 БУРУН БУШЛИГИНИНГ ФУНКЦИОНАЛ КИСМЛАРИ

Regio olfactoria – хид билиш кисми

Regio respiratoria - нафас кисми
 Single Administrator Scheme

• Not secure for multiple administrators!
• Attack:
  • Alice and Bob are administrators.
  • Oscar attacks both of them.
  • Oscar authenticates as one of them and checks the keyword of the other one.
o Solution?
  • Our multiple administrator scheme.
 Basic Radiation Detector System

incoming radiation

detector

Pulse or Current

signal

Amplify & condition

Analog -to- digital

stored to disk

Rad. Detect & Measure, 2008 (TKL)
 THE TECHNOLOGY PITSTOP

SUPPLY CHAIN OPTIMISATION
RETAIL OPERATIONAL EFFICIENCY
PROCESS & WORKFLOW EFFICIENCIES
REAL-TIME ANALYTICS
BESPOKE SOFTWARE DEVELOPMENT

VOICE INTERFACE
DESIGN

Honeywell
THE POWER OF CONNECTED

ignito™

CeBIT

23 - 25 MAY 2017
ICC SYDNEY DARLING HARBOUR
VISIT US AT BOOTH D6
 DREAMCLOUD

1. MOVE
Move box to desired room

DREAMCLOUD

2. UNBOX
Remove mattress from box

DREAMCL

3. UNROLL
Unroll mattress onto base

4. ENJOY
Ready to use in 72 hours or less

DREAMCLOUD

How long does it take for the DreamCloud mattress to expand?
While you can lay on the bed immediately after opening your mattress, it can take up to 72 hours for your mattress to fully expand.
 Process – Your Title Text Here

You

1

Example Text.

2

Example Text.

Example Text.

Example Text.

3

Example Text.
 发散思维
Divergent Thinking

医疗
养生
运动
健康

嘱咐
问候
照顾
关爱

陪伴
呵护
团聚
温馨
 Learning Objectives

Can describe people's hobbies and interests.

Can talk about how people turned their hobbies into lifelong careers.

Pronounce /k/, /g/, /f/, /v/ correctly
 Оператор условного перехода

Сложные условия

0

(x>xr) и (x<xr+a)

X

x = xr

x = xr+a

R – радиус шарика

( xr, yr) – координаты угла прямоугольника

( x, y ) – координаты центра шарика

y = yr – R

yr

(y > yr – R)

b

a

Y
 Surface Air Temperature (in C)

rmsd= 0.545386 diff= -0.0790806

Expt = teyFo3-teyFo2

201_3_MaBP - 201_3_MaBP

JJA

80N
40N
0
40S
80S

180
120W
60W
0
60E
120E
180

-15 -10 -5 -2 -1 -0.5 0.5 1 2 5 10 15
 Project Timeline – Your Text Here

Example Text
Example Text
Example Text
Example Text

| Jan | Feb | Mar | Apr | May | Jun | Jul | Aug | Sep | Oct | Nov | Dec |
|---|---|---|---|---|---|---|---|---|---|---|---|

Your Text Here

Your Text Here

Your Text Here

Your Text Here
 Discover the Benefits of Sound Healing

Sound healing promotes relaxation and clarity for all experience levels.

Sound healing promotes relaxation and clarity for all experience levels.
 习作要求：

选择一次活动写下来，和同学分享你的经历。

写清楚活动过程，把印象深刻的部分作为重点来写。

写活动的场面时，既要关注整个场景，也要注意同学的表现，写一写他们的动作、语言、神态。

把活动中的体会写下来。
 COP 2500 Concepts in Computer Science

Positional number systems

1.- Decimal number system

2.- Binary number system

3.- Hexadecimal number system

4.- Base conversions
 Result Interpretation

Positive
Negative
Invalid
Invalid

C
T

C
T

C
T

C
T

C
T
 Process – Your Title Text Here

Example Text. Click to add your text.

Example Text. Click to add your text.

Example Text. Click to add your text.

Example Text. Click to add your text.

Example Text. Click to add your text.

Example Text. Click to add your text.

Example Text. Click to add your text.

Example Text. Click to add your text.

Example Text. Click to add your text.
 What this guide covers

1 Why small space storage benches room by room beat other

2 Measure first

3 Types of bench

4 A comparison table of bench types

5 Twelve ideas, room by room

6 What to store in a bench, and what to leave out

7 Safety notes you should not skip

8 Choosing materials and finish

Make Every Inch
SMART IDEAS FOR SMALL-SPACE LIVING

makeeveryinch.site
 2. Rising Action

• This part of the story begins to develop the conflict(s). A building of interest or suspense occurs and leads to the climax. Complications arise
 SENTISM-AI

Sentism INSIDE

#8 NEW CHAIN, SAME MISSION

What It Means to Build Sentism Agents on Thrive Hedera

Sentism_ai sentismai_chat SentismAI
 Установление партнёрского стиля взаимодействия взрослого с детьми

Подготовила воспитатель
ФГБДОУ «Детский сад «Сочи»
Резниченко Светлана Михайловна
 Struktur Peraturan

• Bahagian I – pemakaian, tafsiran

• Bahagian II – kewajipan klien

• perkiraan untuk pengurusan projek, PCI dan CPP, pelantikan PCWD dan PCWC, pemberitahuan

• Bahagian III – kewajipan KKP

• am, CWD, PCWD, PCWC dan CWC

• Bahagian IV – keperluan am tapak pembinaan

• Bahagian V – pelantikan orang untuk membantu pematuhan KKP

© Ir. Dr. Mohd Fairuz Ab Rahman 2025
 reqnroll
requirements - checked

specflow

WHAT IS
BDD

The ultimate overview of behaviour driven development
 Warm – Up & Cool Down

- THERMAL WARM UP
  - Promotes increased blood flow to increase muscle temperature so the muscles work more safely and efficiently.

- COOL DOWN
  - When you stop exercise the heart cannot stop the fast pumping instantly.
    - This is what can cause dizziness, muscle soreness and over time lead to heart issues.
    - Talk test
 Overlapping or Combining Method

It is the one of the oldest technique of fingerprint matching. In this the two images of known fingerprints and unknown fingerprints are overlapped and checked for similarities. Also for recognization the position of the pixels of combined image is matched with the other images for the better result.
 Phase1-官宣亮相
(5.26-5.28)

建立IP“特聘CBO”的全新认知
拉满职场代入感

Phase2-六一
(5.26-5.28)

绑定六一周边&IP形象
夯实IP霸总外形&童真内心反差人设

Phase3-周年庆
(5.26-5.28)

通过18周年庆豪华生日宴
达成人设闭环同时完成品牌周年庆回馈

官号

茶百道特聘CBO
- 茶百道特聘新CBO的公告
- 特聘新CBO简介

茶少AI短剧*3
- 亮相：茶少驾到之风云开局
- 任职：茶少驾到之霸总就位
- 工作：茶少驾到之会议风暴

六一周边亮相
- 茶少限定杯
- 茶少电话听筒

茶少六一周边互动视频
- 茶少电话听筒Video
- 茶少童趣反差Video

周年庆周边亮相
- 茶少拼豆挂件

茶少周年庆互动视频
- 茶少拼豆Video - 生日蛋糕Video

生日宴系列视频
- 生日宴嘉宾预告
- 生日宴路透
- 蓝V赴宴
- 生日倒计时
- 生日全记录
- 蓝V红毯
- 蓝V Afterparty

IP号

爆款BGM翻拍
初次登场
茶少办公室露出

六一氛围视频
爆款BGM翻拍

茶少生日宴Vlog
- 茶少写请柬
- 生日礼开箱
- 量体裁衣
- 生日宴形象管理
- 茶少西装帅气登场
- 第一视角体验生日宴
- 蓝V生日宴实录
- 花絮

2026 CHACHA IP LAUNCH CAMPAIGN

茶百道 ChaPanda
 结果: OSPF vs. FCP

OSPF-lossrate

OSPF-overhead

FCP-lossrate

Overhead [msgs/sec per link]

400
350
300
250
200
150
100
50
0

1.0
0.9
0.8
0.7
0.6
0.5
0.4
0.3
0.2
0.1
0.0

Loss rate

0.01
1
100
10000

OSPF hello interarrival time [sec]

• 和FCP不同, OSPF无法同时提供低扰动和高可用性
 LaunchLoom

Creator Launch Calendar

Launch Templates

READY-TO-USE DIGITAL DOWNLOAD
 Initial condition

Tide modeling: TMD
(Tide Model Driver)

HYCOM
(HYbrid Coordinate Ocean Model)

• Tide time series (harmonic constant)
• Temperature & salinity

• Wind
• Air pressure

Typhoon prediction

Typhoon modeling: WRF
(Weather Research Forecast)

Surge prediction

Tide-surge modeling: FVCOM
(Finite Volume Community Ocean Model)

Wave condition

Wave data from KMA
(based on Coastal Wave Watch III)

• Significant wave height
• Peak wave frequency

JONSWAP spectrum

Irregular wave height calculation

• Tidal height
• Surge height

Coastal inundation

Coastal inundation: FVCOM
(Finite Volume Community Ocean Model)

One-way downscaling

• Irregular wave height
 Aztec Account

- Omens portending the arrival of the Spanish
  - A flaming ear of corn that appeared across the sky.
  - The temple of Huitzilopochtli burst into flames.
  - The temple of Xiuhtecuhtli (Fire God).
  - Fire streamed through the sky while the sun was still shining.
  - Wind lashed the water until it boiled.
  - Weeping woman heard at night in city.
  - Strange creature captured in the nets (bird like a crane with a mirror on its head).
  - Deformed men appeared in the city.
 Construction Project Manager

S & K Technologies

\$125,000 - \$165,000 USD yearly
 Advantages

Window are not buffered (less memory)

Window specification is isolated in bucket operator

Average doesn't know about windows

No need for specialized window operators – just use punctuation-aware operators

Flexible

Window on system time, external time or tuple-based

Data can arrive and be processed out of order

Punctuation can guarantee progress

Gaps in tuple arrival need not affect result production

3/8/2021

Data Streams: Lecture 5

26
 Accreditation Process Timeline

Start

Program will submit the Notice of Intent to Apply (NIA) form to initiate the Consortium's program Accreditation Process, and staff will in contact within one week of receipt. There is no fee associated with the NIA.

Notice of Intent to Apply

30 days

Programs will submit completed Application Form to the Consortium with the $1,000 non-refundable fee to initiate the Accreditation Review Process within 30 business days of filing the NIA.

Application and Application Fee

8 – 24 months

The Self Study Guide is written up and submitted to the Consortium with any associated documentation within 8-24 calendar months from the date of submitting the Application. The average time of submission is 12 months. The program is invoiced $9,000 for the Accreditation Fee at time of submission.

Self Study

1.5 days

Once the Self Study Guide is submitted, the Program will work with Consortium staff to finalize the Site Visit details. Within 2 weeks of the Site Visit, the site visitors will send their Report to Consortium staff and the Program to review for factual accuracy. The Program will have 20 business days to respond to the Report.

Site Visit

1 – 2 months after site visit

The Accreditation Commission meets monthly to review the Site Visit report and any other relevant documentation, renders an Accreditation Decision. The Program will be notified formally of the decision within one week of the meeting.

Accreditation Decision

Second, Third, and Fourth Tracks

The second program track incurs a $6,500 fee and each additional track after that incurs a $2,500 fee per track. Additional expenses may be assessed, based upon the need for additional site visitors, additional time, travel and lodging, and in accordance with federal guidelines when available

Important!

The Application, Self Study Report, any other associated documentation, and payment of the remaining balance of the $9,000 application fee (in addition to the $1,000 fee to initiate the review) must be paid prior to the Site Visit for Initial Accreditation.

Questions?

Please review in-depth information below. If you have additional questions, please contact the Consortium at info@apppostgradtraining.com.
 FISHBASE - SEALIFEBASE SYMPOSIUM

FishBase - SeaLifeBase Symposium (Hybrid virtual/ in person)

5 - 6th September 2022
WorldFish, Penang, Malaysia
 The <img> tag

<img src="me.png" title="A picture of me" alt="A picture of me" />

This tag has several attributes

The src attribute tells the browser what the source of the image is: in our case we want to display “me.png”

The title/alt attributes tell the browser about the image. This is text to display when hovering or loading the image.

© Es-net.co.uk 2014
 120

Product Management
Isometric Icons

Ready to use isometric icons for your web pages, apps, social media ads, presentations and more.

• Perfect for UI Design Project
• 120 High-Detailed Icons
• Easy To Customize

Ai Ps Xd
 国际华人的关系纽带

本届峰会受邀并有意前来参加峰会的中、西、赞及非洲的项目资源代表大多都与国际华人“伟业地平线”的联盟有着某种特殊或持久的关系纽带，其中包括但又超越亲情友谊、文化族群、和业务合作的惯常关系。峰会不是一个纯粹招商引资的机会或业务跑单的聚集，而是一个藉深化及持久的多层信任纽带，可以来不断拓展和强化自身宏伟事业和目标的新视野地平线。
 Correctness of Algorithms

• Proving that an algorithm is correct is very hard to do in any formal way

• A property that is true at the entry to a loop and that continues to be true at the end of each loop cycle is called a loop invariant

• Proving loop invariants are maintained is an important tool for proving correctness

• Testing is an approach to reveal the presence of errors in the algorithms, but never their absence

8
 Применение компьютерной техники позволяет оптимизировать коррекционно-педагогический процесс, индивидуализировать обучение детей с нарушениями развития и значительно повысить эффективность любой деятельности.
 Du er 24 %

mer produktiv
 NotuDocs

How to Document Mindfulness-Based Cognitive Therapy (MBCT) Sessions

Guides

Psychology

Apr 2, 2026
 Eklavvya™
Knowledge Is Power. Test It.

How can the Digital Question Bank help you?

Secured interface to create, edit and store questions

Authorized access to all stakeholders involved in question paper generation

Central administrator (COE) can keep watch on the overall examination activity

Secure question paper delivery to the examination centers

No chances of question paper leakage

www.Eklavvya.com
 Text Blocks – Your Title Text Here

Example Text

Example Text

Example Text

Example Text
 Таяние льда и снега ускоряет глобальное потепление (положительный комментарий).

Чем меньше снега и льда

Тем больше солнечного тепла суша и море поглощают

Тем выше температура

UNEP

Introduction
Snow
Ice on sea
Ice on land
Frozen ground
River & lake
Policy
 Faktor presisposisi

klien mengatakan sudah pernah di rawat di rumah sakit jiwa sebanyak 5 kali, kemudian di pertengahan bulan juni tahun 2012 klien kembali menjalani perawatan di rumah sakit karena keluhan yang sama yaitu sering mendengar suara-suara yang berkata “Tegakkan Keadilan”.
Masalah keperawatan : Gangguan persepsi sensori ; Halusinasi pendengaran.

# Problem requirements
Where the listing above reaches the line that contains "5 Twelve ideas, room by room", start retyping, and finish with the line that contains "- COOL DOWN"; reproduce those lines exactly and no others.

# Solution
5 Twelve ideas, room by room

6 What to store in a bench, and what to leave out

7 Safety notes you should not skip

8 Choosing materials and finish

Make Every Inch
SMART IDEAS FOR SMALL-SPACE LIVING

makeeveryinch.site
 2. Rising Action

• This part of the story begins to develop the conflict(s). A building of interest or suspense occurs and leads to the climax. Complications arise
 SENTISM-AI

Sentism INSIDE

#8 NEW CHAIN, SAME MISSION

What It Means to Build Sentism Agents on Thrive Hedera

Sentism_ai sentismai_chat SentismAI
 Установление партнёрского стиля взаимодействия взрослого с детьми

Подготовила воспитатель
ФГБДОУ «Детский сад «Сочи»
Резниченко Светлана Михайловна
 Struktur Peraturan

• Bahagian I – pemakaian, tafsiran

• Bahagian II – kewajipan klien

• perkiraan untuk pengurusan projek, PCI dan CPP, pelantikan PCWD dan PCWC, pemberitahuan

• Bahagian III – kewajipan KKP

• am, CWD, PCWD, PCWC dan CWC

• Bahagian IV – keperluan am tapak pembinaan

• Bahagian V – pelantikan orang untuk membantu pematuhan KKP

© Ir. Dr. Mohd Fairuz Ab Rahman 2025
 reqnroll
requirements - checked

specflow

WHAT IS
BDD

The ultimate overview of behaviour driven development
 Warm – Up & Cool Down

- THERMAL WARM UP
  - Promotes increased blood flow to increase muscle temperature so the muscles work more safely and efficiently.

- COOL DOWN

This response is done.